[Stored entries]
# # # # # # #
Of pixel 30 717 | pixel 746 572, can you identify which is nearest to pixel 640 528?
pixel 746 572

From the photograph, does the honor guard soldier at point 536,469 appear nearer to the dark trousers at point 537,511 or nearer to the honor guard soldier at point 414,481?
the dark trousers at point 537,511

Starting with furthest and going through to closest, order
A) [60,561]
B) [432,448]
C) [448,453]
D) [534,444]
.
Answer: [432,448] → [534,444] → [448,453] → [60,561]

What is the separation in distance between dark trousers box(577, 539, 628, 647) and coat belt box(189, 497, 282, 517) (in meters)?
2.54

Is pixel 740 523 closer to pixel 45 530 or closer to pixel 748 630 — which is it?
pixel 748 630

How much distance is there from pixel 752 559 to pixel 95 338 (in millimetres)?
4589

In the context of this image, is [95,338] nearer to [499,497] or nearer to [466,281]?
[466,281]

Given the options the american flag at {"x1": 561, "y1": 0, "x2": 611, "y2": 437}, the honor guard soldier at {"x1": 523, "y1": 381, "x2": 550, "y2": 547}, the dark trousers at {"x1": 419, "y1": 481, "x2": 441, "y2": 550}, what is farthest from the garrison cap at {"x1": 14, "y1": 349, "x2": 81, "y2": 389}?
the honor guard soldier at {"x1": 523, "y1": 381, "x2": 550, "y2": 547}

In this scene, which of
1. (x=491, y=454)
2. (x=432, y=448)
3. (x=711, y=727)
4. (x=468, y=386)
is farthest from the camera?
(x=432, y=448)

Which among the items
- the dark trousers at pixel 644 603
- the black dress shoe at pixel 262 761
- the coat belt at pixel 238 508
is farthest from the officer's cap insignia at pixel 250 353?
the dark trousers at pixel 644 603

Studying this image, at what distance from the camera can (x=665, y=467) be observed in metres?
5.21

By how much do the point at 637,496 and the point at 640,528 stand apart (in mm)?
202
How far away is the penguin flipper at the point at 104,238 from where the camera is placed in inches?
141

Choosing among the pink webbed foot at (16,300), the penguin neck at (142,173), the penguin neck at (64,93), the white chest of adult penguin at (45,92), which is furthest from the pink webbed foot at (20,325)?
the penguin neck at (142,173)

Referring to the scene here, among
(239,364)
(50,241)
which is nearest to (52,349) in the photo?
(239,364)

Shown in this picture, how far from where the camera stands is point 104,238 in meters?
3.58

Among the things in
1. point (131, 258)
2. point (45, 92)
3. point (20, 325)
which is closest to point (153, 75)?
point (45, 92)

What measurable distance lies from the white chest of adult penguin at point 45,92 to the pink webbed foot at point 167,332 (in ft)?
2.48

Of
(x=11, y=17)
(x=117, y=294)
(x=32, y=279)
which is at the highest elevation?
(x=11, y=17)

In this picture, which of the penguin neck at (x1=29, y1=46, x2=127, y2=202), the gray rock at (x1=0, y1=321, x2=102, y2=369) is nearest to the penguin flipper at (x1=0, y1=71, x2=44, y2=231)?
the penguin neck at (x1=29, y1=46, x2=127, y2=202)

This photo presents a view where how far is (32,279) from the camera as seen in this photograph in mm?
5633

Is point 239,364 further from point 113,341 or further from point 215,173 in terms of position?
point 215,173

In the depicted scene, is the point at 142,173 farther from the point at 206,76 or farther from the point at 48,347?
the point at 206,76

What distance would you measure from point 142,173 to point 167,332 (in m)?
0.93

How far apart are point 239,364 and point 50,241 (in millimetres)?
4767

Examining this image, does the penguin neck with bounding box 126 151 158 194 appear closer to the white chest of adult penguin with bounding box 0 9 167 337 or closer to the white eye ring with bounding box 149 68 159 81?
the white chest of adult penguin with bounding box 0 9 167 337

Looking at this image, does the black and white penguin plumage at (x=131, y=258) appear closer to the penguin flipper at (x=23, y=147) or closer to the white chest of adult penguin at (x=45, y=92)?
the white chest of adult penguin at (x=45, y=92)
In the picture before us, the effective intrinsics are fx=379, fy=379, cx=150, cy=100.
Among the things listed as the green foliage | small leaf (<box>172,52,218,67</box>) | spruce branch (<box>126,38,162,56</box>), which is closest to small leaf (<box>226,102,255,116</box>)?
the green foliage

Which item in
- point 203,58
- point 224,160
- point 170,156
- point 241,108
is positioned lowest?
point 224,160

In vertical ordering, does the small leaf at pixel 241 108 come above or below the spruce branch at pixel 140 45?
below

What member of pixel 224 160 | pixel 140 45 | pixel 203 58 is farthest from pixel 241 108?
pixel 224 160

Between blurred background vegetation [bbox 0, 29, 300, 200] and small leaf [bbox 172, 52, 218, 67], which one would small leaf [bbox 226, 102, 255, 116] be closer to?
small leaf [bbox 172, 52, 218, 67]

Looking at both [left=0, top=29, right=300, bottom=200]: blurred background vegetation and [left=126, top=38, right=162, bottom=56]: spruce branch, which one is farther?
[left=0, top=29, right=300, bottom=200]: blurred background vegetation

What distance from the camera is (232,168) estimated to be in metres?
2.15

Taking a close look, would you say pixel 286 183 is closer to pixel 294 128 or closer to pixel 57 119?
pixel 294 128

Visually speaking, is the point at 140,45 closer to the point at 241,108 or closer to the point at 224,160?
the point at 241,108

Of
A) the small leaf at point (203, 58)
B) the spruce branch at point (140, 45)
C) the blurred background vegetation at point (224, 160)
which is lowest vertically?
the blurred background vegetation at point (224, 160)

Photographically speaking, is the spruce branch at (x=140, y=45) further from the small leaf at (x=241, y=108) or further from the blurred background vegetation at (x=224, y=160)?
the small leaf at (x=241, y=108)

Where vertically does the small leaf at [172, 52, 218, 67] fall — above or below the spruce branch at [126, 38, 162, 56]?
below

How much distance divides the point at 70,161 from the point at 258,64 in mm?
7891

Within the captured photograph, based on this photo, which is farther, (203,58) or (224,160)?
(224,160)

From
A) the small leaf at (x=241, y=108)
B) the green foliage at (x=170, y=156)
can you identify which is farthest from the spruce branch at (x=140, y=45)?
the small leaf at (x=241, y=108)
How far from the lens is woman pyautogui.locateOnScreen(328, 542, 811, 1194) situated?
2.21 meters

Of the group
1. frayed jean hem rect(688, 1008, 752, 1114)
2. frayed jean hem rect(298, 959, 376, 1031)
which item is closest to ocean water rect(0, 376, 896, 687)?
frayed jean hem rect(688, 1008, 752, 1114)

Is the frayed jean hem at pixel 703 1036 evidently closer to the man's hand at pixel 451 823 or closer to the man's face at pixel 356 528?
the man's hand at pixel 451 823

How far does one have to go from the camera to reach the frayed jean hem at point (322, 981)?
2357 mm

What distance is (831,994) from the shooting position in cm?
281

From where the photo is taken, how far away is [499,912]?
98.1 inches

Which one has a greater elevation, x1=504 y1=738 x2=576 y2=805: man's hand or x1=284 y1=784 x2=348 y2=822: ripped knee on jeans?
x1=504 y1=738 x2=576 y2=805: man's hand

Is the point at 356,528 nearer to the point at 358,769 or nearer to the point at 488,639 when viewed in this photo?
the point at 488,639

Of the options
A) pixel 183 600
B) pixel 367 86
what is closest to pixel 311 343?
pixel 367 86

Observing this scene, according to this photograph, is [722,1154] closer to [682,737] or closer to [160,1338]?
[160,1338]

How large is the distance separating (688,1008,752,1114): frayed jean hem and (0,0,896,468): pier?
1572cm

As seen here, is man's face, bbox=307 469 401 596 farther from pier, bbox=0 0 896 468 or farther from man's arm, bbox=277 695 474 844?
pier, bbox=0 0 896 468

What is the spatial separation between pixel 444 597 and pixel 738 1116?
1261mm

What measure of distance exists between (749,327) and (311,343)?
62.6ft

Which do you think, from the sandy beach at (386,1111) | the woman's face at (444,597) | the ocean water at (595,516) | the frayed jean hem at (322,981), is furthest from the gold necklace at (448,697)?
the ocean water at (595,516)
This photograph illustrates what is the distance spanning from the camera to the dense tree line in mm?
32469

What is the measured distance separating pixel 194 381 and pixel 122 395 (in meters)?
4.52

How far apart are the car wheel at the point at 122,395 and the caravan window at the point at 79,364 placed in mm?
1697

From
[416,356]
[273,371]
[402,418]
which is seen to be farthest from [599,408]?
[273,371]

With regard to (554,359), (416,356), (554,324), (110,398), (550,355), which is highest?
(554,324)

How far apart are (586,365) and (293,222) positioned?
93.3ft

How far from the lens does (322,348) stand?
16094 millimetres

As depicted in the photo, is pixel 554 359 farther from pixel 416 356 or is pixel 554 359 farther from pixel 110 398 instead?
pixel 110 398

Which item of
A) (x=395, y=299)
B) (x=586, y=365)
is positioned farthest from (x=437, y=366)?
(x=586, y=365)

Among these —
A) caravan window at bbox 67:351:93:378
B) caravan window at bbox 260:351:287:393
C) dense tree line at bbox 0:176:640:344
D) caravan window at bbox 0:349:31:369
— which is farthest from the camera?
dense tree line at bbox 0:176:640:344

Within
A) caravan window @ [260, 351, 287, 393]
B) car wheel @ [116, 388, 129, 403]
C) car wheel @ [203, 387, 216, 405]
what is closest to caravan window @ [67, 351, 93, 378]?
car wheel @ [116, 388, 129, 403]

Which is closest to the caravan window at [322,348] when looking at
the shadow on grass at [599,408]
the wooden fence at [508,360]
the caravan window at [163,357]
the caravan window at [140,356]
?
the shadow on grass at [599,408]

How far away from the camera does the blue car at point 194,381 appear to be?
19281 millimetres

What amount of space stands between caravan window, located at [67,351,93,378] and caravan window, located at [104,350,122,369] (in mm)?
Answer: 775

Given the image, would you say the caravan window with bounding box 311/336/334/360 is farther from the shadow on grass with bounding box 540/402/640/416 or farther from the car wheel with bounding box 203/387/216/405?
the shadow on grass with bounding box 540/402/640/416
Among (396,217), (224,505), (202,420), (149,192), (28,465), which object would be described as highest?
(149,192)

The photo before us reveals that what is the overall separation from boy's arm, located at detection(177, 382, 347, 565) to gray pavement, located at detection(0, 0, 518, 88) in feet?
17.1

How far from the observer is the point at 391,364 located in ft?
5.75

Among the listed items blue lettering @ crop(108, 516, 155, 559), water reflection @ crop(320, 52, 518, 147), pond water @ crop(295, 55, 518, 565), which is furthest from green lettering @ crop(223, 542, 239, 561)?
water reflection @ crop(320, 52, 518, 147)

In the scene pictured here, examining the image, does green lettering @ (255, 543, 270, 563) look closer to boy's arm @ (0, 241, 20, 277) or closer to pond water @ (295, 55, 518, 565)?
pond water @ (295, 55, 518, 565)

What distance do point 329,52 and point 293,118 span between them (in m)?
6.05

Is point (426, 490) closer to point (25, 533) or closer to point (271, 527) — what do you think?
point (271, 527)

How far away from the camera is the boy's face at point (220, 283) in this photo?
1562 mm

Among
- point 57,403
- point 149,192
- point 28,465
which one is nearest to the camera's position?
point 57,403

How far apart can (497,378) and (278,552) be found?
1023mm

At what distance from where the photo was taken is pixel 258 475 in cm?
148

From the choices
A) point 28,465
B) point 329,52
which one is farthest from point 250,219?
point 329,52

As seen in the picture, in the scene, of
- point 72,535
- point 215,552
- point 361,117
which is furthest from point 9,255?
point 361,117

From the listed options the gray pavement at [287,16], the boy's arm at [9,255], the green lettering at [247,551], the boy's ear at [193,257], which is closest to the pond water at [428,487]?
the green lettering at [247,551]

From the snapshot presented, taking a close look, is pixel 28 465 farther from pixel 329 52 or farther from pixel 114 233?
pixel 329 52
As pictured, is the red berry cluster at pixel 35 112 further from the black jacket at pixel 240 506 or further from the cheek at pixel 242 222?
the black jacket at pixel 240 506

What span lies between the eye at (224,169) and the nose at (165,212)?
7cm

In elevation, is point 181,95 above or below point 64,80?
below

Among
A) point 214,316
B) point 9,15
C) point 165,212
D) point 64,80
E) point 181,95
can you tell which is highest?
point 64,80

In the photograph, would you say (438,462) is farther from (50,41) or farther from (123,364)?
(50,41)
# # # # # # #
- _Short task_: From the line containing "Among the listed" through the final line of the listing above, retype every line exactly; leave out everything else.

- _Answer to this problem_:
Among the listed items blue lettering @ crop(108, 516, 155, 559), water reflection @ crop(320, 52, 518, 147), pond water @ crop(295, 55, 518, 565), which is furthest from green lettering @ crop(223, 542, 239, 561)?
water reflection @ crop(320, 52, 518, 147)

In the scene pictured here, examining the image, does green lettering @ (255, 543, 270, 563) look closer to boy's arm @ (0, 241, 20, 277) or closer to pond water @ (295, 55, 518, 565)?
pond water @ (295, 55, 518, 565)

What distance do point 329,52 and point 293,118 span between them (in m)?
6.05

Is point (426, 490) closer to point (25, 533) or closer to point (271, 527) — what do you think?
point (271, 527)

How far away from the camera is the boy's face at point (220, 283) in this photo?
1562 mm

Among
- point 57,403
- point 149,192
- point 28,465
which one is nearest to the camera's position?
point 57,403

How far apart can (497,378) and (278,552) be found?
1023mm

At what distance from where the photo was taken is pixel 258 475 in cm?
148

From the choices
A) point 28,465
B) point 329,52
which one is farthest from point 250,219?
point 329,52

As seen in the picture, in the scene, of
- point 72,535
- point 215,552
- point 361,117
which is furthest from point 9,255?
point 361,117

From the listed options the gray pavement at [287,16], the boy's arm at [9,255], the green lettering at [247,551], the boy's ear at [193,257], which is closest to the pond water at [428,487]?
the green lettering at [247,551]

From the snapshot presented, taking a close look, is pixel 28 465 farther from pixel 329 52 or farther from pixel 114 233?
pixel 329 52
As pictured, is the red berry cluster at pixel 35 112 further from the black jacket at pixel 240 506 or further from the cheek at pixel 242 222?
the black jacket at pixel 240 506

What span lies between the eye at (224,169) and the nose at (165,212)?
7cm

In elevation, is point 181,95 above or below point 64,80?
below

Among
A) point 214,316
B) point 9,15
C) point 165,212
D) point 64,80
E) point 181,95
can you tell which is highest?
point 64,80

In the photograph, would you say (438,462) is farther from (50,41) or farther from (123,364)?
(50,41)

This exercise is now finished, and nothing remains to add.